Suddenly, she seemed to be back in the room with David. “This stuff is terrible for the animals. It has all kinds of fillers in it. Look, they banned this one in Japan and Australia just last year.”

That’s not the stuff you feed me, is it?

No. And shut up.

David heard the truck arrive and hurried to the back to help with the new shipment. The newest arrivals were small, which was always nice (the smaller ones were usually less likely to try to eat you). David opened the boxes to find—

“What the fuck?”

—hamsters with elephant trunks.

“What is the point of these?”

He sighed and carried the boxes into the store. Time to put them in some nice enclosures and hope they couldn’t take anything apart with their trunks. If David’s luck remained the same, he’d soon find lots of dismantled cages and rampaging Elehamsters.

No, that name sucked. Hampsterphants it is.

Their new home was a decent-size cage with tubes coming out of it with little spherical rooms and a water bottle. There was a wheel, too, though David wasn’t sure if they would or even could use it. He tried to picture it and just saw the little balls of fur tripping over their trunks.

Kit gasped when she saw David depositing the creatures in their new home. “Oh my god, those are so cute!”

David rolled his eyes. “These things are ridiculous.”

“What has science done?!” Kit called out in her best mad-scientist voice (which may have been the worst mad-scientist voice David had ever heard).

David raised an eyebrow at her and she giggled.

The Hamsterphants were already blowing water at each other, using their trunks as water pistols.
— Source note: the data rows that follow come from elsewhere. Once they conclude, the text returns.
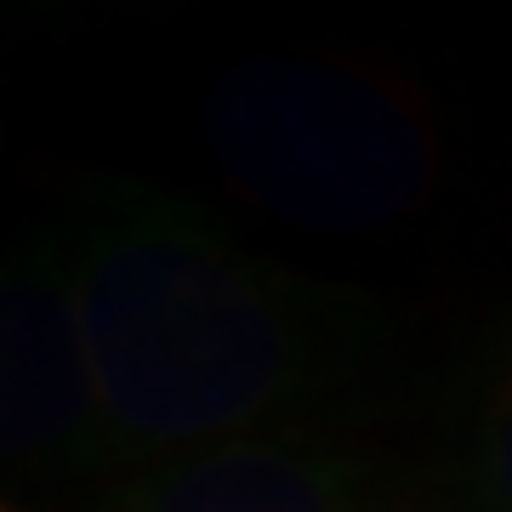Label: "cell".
Returning <instances> with one entry per match:
<instances>
[{
    "mask_svg": "<svg viewBox=\"0 0 512 512\" xmlns=\"http://www.w3.org/2000/svg\"><path fill=\"white\" fill-rule=\"evenodd\" d=\"M109 484L268 433H330L382 382L387 308L256 251L171 188L97 177L52 222Z\"/></svg>",
    "mask_w": 512,
    "mask_h": 512,
    "instance_id": "obj_1",
    "label": "cell"
},
{
    "mask_svg": "<svg viewBox=\"0 0 512 512\" xmlns=\"http://www.w3.org/2000/svg\"><path fill=\"white\" fill-rule=\"evenodd\" d=\"M200 137L256 211L302 234H382L439 183L427 103L365 57H239L205 86Z\"/></svg>",
    "mask_w": 512,
    "mask_h": 512,
    "instance_id": "obj_2",
    "label": "cell"
},
{
    "mask_svg": "<svg viewBox=\"0 0 512 512\" xmlns=\"http://www.w3.org/2000/svg\"><path fill=\"white\" fill-rule=\"evenodd\" d=\"M0 444L23 484H103L109 450L57 228L12 245L0 279Z\"/></svg>",
    "mask_w": 512,
    "mask_h": 512,
    "instance_id": "obj_3",
    "label": "cell"
},
{
    "mask_svg": "<svg viewBox=\"0 0 512 512\" xmlns=\"http://www.w3.org/2000/svg\"><path fill=\"white\" fill-rule=\"evenodd\" d=\"M92 512H427L416 484L348 433H268L120 478Z\"/></svg>",
    "mask_w": 512,
    "mask_h": 512,
    "instance_id": "obj_4",
    "label": "cell"
},
{
    "mask_svg": "<svg viewBox=\"0 0 512 512\" xmlns=\"http://www.w3.org/2000/svg\"><path fill=\"white\" fill-rule=\"evenodd\" d=\"M461 512H512V342L501 348L467 421Z\"/></svg>",
    "mask_w": 512,
    "mask_h": 512,
    "instance_id": "obj_5",
    "label": "cell"
}]
</instances>
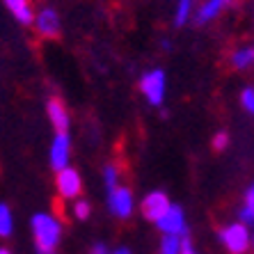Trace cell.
I'll use <instances>...</instances> for the list:
<instances>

“If you waste all your water doing that, you’re not getting any more until tomorrow.”

“Don’t be mean, Vid! They’re having fun.”

“They’ll be having less fun when they get thirsty.”

“Don’t worry, cuties,” Kit said to the cage. “I’ll give you more water.”

She’ll do it, too.

I know. She’s a damn menace.

One of the Hamsterphants squirted water at her.

“That’s what you get for encouraging them.”

A few of the boxes from Vyo-GenetiX also contained Guinea-Rats.

Kit looked at the Guinea-Rats. “Where should I put these?”

David knew they didn’t have another enclosure like the one they used for the Hamsterphants. “Aren’t there any empty terrariums set up?”

“Yeah, I think there’s one,” Kit said.

“Well, then use that one.”

The Guinea-Rats didn’t seem to do much. They’d have to move them to a better home, later. Something with tubes and an exercise wheel. Hopefully, they’d be more active then. Right now, they were just lying in a pile in the corner; a few of them pawed at the glass.

Kit put the lid down on the terrarium and went back to the Hamsterphants. She refilled their water and giggled as they squirted it at her.

David rolled his eyes. “You’re gonna buy one of those, aren’t you?”

“They’re so small and adorable!”

“They’re trouble,” David said. “They’ll probably murder you in your sleep.”

“Why do you say that?”

“Because small furry creatures are evil.”